Collected data entries
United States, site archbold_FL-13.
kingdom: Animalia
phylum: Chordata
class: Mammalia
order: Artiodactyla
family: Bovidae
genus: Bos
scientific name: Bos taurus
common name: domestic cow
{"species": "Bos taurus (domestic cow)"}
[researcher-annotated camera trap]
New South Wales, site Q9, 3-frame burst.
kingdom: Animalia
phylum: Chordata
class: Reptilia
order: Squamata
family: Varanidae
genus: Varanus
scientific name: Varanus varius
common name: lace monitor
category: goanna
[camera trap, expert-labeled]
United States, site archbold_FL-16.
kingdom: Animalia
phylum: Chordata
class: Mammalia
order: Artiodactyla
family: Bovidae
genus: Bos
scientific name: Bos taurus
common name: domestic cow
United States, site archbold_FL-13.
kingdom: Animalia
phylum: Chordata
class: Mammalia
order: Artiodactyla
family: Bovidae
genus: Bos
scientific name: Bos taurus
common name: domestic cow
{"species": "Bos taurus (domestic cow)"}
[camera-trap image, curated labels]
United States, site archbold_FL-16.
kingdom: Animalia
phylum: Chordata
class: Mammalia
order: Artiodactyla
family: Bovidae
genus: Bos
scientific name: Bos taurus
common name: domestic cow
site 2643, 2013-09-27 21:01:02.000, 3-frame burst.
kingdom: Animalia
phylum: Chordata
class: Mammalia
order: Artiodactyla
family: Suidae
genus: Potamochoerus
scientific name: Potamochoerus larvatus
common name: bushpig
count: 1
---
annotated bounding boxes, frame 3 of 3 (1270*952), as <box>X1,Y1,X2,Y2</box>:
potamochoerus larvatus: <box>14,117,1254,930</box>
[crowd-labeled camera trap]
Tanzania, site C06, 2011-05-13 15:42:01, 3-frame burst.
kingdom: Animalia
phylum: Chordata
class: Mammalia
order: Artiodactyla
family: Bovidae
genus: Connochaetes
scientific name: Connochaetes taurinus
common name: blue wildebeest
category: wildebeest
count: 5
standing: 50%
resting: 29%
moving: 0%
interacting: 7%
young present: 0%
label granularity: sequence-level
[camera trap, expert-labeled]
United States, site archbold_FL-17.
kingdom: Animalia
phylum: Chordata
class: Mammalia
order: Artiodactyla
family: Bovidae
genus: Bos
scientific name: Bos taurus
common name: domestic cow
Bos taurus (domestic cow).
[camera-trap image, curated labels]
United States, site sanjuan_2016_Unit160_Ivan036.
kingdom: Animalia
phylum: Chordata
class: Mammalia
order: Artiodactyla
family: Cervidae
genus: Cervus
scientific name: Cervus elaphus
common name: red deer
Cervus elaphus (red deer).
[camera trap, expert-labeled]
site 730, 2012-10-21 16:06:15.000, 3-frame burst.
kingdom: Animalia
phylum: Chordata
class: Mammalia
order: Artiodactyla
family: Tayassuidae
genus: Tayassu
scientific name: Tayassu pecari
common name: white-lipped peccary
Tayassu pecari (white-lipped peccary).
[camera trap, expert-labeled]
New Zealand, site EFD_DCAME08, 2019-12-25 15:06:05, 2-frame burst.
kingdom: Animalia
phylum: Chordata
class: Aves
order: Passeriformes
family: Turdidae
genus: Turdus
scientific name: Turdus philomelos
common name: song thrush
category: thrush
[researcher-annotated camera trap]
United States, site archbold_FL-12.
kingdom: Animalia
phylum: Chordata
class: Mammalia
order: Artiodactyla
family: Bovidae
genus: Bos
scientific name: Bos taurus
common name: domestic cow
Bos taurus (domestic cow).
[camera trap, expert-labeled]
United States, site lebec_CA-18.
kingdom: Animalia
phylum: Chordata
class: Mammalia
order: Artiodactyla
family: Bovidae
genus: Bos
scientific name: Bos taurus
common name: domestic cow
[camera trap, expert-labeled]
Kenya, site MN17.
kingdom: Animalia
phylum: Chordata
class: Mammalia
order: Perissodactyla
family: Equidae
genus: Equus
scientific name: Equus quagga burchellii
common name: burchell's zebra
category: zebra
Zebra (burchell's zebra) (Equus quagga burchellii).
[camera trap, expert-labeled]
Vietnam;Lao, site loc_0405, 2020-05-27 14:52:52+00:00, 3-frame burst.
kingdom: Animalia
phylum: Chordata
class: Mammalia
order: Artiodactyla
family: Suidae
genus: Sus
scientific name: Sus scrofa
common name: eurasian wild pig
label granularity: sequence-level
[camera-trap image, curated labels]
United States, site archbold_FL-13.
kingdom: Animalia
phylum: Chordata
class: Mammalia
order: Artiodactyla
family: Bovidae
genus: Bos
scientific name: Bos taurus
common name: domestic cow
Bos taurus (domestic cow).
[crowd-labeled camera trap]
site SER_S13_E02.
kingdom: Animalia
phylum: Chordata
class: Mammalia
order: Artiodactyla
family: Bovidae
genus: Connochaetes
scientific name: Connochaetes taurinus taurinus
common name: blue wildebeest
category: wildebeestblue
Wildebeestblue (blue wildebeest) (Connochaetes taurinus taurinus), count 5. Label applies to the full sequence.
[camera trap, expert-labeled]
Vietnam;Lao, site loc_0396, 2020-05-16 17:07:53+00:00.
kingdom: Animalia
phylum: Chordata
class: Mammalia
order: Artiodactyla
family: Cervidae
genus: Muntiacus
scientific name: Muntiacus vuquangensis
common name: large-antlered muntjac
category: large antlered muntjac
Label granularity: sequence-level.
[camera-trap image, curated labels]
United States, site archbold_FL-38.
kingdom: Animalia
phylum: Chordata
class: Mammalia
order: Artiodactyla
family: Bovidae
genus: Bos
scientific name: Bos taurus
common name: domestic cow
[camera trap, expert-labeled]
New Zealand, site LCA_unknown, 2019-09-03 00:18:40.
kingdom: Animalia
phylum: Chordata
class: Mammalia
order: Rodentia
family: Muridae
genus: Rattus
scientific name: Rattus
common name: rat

#### Exercise details:
What is needed here is an exact reproduction of all the entries.

#### Result of this exercise:
United States, site archbold_FL-13.
kingdom: Animalia
phylum: Chordata
class: Mammalia
order: Artiodactyla
family: Bovidae
genus: Bos
scientific name: Bos taurus
common name: domestic cow
{"species": "Bos taurus (domestic cow)"}
[researcher-annotated camera trap]
New South Wales, site Q9, 3-frame burst.
kingdom: Animalia
phylum: Chordata
class: Reptilia
order: Squamata
family: Varanidae
genus: Varanus
scientific name: Varanus varius
common name: lace monitor
category: goanna
[camera trap, expert-labeled]
United States, site archbold_FL-16.
kingdom: Animalia
phylum: Chordata
class: Mammalia
order: Artiodactyla
family: Bovidae
genus: Bos
scientific name: Bos taurus
common name: domestic cow
United States, site archbold_FL-13.
kingdom: Animalia
phylum: Chordata
class: Mammalia
order: Artiodactyla
family: Bovidae
genus: Bos
scientific name: Bos taurus
common name: domestic cow
{"species": "Bos taurus (domestic cow)"}
[camera-trap image, curated labels]
United States, site archbold_FL-16.
kingdom: Animalia
phylum: Chordata
class: Mammalia
order: Artiodactyla
family: Bovidae
genus: Bos
scientific name: Bos taurus
common name: domestic cow
site 2643, 2013-09-27 21:01:02.000, 3-frame burst.
kingdom: Animalia
phylum: Chordata
class: Mammalia
order: Artiodactyla
family: Suidae
genus: Potamochoerus
scientific name: Potamochoerus larvatus
common name: bushpig
count: 1
---
annotated bounding boxes, frame 3 of 3 (1270*952), as <box>X1,Y1,X2,Y2</box>:
potamochoerus larvatus: <box>14,117,1254,930</box>
[crowd-labeled camera trap]
Tanzania, site C06, 2011-05-13 15:42:01, 3-frame burst.
kingdom: Animalia
phylum: Chordata
class: Mammalia
order: Artiodactyla
family: Bovidae
genus: Connochaetes
scientific name: Connochaetes taurinus
common name: blue wildebeest
category: wildebeest
count: 5
standing: 50%
resting: 29%
moving: 0%
interacting: 7%
young present: 0%
label granularity: sequence-level
[camera trap, expert-labeled]
United States, site archbold_FL-17.
kingdom: Animalia
phylum: Chordata
class: Mammalia
order: Artiodactyla
family: Bovidae
genus: Bos
scientific name: Bos taurus
common name: domestic cow
Bos taurus (domestic cow).
[camera-trap image, curated labels]
United States, site sanjuan_2016_Unit160_Ivan036.
kingdom: Animalia
phylum: Chordata
class: Mammalia
order: Artiodactyla
family: Cervidae
genus: Cervus
scientific name: Cervus elaphus
common name: red deer
Cervus elaphus (red deer).
[camera trap, expert-labeled]
site 730, 2012-10-21 16:06:15.000, 3-frame burst.
kingdom: Animalia
phylum: Chordata
class: Mammalia
order: Artiodactyla
family: Tayassuidae
genus: Tayassu
scientific name: Tayassu pecari
common name: white-lipped peccary
Tayassu pecari (white-lipped peccary).
[camera trap, expert-labeled]
New Zealand, site EFD_DCAME08, 2019-12-25 15:06:05, 2-frame burst.
kingdom: Animalia
phylum: Chordata
class: Aves
order: Passeriformes
family: Turdidae
genus: Turdus
scientific name: Turdus philomelos
common name: song thrush
category: thrush
[researcher-annotated camera trap]
United States, site archbold_FL-12.
kingdom: Animalia
phylum: Chordata
class: Mammalia
order: Artiodactyla
family: Bovidae
genus: Bos
scientific name: Bos taurus
common name: domestic cow
Bos taurus (domestic cow).
[camera trap, expert-labeled]
United States, site lebec_CA-18.
kingdom: Animalia
phylum: Chordata
class: Mammalia
order: Artiodactyla
family: Bovidae
genus: Bos
scientific name: Bos taurus
common name: domestic cow
[camera trap, expert-labeled]
Kenya, site MN17.
kingdom: Animalia
phylum: Chordata
class: Mammalia
order: Perissodactyla
family: Equidae
genus: Equus
scientific name: Equus quagga burchellii
common name: burchell's zebra
category: zebra
Zebra (burchell's zebra) (Equus quagga burchellii).
[camera trap, expert-labeled]
Vietnam;Lao, site loc_0405, 2020-05-27 14:52:52+00:00, 3-frame burst.
kingdom: Animalia
phylum: Chordata
class: Mammalia
order: Artiodactyla
family: Suidae
genus: Sus
scientific name: Sus scrofa
common name: eurasian wild pig
label granularity: sequence-level
[camera-trap image, curated labels]
United States, site archbold_FL-13.
kingdom: Animalia
phylum: Chordata
class: Mammalia
order: Artiodactyla
family: Bovidae
genus: Bos
scientific name: Bos taurus
common name: domestic cow
Bos taurus (domestic cow).
[crowd-labeled camera trap]
site SER_S13_E02.
kingdom: Animalia
phylum: Chordata
class: Mammalia
order: Artiodactyla
family: Bovidae
genus: Connochaetes
scientific name: Connochaetes taurinus taurinus
common name: blue wildebeest
category: wildebeestblue
Wildebeestblue (blue wildebeest) (Connochaetes taurinus taurinus), count 5. Label applies to the full sequence.
[camera trap, expert-labeled]
Vietnam;Lao, site loc_0396, 2020-05-16 17:07:53+00:00.
kingdom: Animalia
phylum: Chordata
class: Mammalia
order: Artiodactyla
family: Cervidae
genus: Muntiacus
scientific name: Muntiacus vuquangensis
common name: large-antlered muntjac
category: large antlered muntjac
Label granularity: sequence-level.
[camera-trap image, curated labels]
United States, site archbold_FL-38.
kingdom: Animalia
phylum: Chordata
class: Mammalia
order: Artiodactyla
family: Bovidae
genus: Bos
scientific name: Bos taurus
common name: domestic cow
[camera trap, expert-labeled]
New Zealand, site LCA_unknown, 2019-09-03 00:18:40.
kingdom: Animalia
phylum: Chordata
class: Mammalia
order: Rodentia
family: Muridae
genus: Rattus
scientific name: Rattus
common name: rat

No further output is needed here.